There are a couple of obvious cases where random forests will struggle:

  • Sparsity - When the data are very sparse, it's very plausible that for some node, the bootstrapped sample and the random subset of features will collaborate to produce an invariant feature space. There's no productive split to be had, so it's unlikely that the children of this node will be at all helpful. XGBoost can do better in this context.

  • Data are not axis-aligned - Suppose that there is a diagonal decision boundary in the space of two features, $x_1$ and $x_2$. Even if this is the only relevant dimension to your data, it will take an ordinary random forest model many splits to describe that diagonal boundary.

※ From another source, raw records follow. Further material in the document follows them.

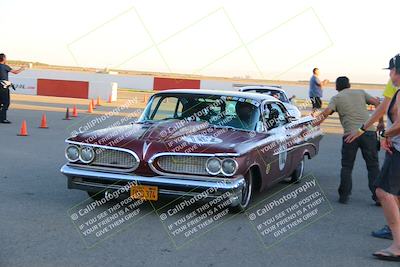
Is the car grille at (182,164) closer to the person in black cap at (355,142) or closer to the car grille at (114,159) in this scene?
the car grille at (114,159)

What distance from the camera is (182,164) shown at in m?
5.85

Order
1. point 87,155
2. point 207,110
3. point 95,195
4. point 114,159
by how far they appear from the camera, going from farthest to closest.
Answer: point 207,110, point 95,195, point 87,155, point 114,159

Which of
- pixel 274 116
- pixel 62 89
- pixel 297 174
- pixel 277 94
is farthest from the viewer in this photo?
pixel 62 89

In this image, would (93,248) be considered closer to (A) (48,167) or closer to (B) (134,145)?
(B) (134,145)

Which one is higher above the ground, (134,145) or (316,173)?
(134,145)

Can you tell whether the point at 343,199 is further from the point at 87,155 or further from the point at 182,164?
the point at 87,155

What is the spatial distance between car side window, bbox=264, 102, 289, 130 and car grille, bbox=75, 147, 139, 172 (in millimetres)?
2023

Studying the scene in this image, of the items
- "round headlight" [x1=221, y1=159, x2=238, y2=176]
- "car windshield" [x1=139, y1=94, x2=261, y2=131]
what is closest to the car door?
"car windshield" [x1=139, y1=94, x2=261, y2=131]

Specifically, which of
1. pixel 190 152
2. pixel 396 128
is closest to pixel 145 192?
pixel 190 152

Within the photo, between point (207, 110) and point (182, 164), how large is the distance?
5.11 feet

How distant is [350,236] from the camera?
5.62 metres

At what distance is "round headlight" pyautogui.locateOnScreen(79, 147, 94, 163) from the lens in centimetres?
614

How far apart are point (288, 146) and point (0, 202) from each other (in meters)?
3.52

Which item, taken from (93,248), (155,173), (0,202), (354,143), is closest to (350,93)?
(354,143)
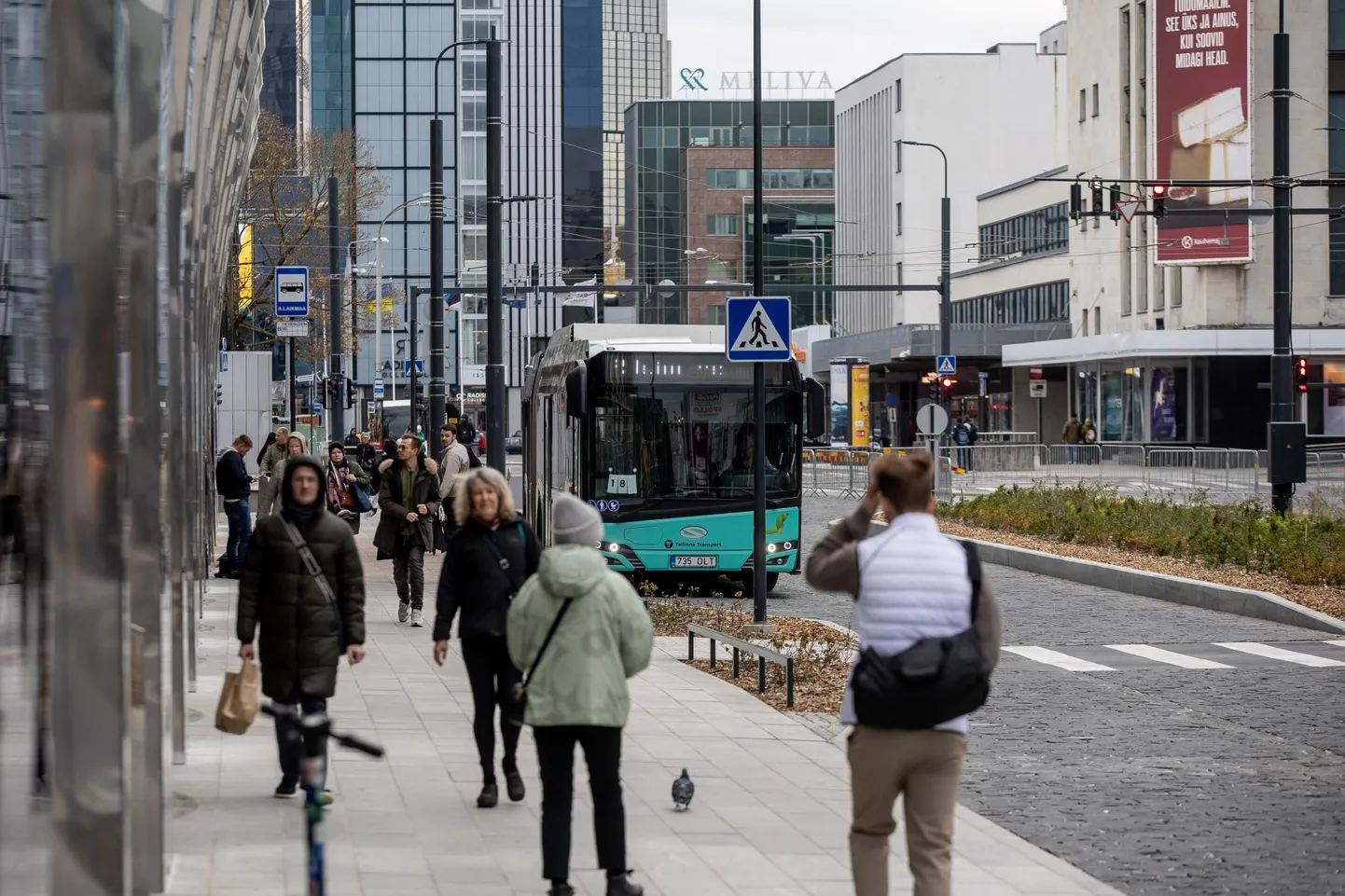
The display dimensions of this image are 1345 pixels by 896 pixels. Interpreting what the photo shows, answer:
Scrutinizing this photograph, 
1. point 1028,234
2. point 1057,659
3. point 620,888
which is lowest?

This is because each split is oriented perpendicular to the axis of either $x_1$ or $x_2$. (This should be intuitive because an ordinary random forest model is making splits of the form $x_1>4$.) Rotation forest, which performs a PCA projection on the subset of features selected for each split, can be used to overcome this: the projections into an orthogonal basis will, in principle, reduce the influence of the axis-aligned property because the splits will no longer be axis-aligned in the original basis.

    This image provides another example of how axis-aligned splits influence random forest decisions. The decision boundary is a circle at the origin, but note that this particular random forest model draws a box to approximate the circle. There are a number of things one could do to improve this boundary; the simplest include gathering more data and building more trees. enter image description here

  • Random forests basically only work on tabular data, i.e. there is not a strong, qualitatively important relationship among the features in the sense of the data being an image, or the observations being networked together on a graph. These structures are typically not well-approximated by many rectangular partitions. If your data live in a time series, or are a series of images, or live on a graph, or have some other obvious structure, the random forest will have a very hard time recognizing that. I have no doubt that researchers have developed variations on the method to attempt to accommodate these situations, but a vanilla random forest won't necessarily pick up on these structures in a helpful way. The good news is that you typically know when this is the case, i.e. you know you have images, a time-series or a graph to work with, so you can immediately apply a method more appropriate to that type of data.